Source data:
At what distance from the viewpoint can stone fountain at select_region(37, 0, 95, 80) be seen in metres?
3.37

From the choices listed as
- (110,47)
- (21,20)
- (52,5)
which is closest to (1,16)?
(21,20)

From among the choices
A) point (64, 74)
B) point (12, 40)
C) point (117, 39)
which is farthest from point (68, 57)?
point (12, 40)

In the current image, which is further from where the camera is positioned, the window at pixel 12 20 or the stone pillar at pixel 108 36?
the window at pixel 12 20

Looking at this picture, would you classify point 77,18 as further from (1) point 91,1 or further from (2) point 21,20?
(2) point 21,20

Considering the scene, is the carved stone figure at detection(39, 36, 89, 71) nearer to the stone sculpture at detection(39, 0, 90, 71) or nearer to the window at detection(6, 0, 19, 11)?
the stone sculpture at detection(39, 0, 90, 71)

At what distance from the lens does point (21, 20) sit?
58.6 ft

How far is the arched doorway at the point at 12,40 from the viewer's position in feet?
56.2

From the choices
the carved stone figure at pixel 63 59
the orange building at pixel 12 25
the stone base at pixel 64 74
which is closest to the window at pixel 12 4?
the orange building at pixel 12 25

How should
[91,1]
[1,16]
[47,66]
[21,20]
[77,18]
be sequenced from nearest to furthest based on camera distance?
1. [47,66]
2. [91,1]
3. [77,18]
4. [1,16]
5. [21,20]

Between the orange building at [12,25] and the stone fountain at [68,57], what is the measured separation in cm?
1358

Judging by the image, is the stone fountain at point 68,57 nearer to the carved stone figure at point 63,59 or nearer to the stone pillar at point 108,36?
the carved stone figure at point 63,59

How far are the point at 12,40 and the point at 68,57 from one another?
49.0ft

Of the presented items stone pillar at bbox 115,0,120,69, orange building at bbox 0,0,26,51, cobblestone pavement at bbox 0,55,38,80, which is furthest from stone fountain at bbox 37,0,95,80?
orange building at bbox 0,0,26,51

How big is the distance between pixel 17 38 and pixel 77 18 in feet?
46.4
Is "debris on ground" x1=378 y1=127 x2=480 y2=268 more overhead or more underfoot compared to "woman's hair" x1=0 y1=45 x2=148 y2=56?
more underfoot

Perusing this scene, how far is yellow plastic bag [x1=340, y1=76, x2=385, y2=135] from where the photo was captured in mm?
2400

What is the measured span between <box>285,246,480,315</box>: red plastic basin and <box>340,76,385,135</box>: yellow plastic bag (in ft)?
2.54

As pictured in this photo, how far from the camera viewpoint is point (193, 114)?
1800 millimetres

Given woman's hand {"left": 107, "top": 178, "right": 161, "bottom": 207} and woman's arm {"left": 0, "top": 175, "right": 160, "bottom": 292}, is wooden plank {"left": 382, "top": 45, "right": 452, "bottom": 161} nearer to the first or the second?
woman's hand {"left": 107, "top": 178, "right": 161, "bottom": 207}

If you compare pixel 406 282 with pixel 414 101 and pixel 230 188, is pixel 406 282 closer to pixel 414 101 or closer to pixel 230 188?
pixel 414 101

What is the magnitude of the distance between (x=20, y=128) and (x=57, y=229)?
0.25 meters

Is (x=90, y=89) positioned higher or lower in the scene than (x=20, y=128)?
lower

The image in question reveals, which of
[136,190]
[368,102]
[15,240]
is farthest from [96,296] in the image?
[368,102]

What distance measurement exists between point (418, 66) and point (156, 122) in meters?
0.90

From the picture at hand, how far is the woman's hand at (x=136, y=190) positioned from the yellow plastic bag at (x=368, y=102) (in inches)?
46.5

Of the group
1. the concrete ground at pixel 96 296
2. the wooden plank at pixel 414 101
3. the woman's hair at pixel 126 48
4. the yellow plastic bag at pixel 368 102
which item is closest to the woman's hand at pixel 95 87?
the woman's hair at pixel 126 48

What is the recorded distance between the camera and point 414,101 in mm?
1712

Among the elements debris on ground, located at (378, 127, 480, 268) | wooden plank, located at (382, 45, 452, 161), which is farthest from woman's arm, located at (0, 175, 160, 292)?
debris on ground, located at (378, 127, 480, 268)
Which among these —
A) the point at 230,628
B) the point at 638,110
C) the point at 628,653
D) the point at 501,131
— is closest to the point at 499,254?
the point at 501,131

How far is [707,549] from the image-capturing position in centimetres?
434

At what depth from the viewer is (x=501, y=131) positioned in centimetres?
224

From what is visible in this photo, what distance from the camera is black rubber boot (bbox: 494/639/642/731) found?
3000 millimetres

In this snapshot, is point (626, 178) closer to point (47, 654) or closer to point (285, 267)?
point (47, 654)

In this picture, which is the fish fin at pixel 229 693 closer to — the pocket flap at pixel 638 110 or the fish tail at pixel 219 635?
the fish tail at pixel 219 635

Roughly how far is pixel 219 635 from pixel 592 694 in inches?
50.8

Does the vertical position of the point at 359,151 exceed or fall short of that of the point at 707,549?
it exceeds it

[Problem description] Convert the lines above, from the line with "What is the measured span" to the line with "1800 millimetres", into a Markdown table with the columns No. and Line. Give each non-blank line its own numbered entry, and omit blank lines.

[Solution to the exercise]
| No. | Line |
|---|---|
| 1 | What is the measured span between <box>285,246,480,315</box>: red plastic basin and <box>340,76,385,135</box>: yellow plastic bag (in ft)? |
| 2 | 2.54 |
| 3 | As pictured in this photo, how far from the camera viewpoint is point (193, 114)? |
| 4 | 1800 millimetres |